---------- Text to read

But as he recalled to the Sunday Times in 2007: “Any vocation I had was lost, I think, to a girl called Mary Williams.”
He left school at 16 and joined the toy-maker Lesney, owner of the Matchbox brand, as a clerk.
He ended up becoming the firm’s chief management accountant before joining the motor dealer and car leasing firm Lex.
There, he was talent-spotted by Eric Walters, a man later to become a fixture in Britain’s boardrooms.
In 1980, he went with his mentor to Grand Metropolitan, a conglomerate whose activities spanned hotels, brewing, tobacco, bingo, restaurants and spirits.
His big break came when he joined Grand Met’s contract-catering division and in 1987, led a management buy-out of the business, mortgaging himself to do so.
That paid off when, four years later, he led a stock market flotation of the business, which went on to become Compass, the world’s biggest contract catering company.
It netted him £20m – and he was still only 43 at the time.
He was then headhunted to run Granada, another conglomerate, whose activities at the time included motorway services, TV rentals, nightclubs and running the ITV franchise in north-west England that made Coronation Street.
It was a business in danger of being taken over and ripe for cost-cutting.
Sir Gerry duly embarked on a heavy retrenchment of the business which attracted headlines when he fired David Plowright, the chairman of Granada TV.

--------------------
---------- Material shown

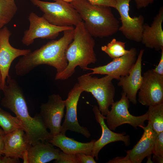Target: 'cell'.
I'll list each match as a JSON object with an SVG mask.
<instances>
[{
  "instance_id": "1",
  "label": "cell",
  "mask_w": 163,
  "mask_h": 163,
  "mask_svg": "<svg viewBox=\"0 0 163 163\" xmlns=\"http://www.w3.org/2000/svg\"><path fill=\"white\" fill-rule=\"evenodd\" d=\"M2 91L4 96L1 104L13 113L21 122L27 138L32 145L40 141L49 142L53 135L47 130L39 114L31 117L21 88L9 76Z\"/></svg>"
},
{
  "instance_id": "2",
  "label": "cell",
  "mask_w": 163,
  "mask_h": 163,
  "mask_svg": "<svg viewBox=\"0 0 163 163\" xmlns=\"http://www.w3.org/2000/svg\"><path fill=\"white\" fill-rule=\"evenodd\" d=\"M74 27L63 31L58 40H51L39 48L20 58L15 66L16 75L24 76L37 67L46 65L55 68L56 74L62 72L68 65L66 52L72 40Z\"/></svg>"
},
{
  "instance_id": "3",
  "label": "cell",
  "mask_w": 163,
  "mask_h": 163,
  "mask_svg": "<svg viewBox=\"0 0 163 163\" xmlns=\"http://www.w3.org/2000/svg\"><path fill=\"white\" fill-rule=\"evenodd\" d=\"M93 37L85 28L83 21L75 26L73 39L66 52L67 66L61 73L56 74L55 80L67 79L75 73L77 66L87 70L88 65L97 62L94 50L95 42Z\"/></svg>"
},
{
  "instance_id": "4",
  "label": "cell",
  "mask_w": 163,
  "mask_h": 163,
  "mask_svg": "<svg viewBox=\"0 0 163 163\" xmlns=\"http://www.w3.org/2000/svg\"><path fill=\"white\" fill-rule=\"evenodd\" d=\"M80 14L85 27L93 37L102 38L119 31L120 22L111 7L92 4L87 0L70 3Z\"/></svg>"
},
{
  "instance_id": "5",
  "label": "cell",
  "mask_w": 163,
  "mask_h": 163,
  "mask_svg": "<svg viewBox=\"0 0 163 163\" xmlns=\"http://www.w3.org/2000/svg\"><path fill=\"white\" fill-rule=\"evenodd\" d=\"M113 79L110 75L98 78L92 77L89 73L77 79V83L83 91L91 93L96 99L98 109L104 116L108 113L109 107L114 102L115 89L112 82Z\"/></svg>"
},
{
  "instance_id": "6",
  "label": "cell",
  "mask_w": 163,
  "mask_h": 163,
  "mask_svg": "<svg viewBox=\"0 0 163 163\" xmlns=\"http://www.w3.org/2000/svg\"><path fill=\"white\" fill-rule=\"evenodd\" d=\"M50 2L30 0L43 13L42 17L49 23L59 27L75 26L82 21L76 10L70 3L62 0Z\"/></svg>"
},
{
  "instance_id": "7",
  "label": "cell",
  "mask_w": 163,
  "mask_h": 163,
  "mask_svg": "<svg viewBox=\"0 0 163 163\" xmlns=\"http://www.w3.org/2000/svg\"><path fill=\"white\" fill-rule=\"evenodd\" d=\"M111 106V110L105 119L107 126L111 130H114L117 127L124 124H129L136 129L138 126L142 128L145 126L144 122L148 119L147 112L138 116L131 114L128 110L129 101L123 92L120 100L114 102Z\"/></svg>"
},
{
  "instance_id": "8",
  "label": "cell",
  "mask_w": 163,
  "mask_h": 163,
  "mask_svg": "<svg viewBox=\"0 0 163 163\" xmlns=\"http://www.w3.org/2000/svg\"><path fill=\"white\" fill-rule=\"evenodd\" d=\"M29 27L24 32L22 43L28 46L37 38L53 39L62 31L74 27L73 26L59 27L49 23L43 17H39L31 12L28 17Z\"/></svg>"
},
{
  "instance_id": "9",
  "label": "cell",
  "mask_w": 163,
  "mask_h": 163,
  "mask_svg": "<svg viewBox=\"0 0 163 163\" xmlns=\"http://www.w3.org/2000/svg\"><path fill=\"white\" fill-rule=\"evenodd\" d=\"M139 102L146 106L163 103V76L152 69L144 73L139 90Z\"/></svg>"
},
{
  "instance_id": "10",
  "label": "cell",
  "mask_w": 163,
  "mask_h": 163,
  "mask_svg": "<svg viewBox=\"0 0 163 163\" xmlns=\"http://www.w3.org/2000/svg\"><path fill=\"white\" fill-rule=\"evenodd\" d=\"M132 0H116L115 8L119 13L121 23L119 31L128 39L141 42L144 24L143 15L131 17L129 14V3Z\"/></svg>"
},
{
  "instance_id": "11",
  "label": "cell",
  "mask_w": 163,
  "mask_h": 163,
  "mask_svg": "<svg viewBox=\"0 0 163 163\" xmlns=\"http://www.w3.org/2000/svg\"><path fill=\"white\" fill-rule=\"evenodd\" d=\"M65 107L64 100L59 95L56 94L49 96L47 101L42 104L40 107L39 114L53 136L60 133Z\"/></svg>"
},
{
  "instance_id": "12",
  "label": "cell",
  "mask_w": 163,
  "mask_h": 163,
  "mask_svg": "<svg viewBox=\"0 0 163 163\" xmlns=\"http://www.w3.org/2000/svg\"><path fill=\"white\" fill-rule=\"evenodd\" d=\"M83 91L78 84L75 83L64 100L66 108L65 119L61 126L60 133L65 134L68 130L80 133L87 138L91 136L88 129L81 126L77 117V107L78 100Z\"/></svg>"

--------------------

From the passage on Sir Gerry's career, copy out the part that begins with "There, he was" and ends with "restaurants and spirits.", swapping "mentor" for "adviser".

There, he was talent-spotted by Eric Walters, a man later to become a fixture in Britain’s boardrooms.
In 1980, he went with his adviser to Grand Metropolitan, a conglomerate whose activities spanned hotels, brewing, tobacco, bingo, restaurants and spirits.